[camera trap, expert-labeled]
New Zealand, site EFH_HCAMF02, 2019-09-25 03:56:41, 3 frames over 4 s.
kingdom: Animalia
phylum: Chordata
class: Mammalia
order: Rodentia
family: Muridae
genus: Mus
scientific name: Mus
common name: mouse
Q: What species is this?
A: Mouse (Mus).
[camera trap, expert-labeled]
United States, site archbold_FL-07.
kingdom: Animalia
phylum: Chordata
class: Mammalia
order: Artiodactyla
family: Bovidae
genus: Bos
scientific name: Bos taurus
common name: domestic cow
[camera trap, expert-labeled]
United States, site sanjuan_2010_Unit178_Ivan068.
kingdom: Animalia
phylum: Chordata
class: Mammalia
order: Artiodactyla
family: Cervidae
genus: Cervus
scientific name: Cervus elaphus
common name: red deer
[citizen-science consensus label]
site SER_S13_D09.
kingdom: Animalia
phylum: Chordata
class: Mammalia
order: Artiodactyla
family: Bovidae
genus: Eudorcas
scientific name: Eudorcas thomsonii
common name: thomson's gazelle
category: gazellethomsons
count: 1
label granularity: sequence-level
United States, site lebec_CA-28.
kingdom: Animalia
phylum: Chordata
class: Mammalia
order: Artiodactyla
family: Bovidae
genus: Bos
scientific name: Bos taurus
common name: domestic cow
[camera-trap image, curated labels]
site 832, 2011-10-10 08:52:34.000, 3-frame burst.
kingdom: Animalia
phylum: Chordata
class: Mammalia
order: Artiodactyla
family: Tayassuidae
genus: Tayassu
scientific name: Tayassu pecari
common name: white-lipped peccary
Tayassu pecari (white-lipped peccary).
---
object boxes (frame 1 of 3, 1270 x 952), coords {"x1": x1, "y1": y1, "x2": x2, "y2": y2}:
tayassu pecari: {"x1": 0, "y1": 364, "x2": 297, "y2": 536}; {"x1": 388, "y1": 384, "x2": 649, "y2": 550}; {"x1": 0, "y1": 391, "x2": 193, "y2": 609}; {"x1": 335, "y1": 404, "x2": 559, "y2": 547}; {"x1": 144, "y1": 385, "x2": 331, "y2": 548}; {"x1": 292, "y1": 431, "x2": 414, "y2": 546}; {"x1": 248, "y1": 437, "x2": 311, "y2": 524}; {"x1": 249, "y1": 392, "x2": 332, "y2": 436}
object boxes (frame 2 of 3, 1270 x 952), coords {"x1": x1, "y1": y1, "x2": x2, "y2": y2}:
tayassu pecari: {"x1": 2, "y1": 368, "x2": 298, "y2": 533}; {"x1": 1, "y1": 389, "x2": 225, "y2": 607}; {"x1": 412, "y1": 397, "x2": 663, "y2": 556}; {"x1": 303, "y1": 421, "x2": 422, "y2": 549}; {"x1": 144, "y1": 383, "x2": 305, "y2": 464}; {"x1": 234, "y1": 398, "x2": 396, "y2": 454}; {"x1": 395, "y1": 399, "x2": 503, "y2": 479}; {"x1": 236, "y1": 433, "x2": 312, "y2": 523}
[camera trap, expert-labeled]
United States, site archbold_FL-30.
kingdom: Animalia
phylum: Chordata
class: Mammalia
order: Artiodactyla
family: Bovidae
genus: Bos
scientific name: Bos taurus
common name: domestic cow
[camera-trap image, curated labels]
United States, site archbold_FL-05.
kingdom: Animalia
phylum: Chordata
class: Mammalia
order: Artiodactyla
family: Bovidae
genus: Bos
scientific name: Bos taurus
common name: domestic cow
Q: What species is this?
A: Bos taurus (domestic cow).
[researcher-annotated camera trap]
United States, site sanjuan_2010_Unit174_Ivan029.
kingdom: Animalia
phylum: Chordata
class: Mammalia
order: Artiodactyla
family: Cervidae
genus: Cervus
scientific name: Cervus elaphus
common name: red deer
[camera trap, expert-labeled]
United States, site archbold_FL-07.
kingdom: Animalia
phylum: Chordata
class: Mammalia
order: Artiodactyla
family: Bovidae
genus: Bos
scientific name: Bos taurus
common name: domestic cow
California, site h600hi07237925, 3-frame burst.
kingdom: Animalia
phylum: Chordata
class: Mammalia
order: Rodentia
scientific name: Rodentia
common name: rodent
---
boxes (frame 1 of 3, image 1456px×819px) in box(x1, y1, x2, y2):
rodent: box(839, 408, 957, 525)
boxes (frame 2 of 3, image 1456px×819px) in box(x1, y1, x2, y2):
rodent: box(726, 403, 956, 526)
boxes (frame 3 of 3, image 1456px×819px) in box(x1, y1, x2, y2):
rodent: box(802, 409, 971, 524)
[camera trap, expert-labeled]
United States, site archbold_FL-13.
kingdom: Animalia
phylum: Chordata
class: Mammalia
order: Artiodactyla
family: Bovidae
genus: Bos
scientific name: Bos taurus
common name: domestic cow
++++++
Report back each line of the entries that holds the string "burst".

Answer to this problem
site 832, 2011-10-10 08:52:34.000, 3-frame burst.
California, site h600hi07237925, 3-frame burst.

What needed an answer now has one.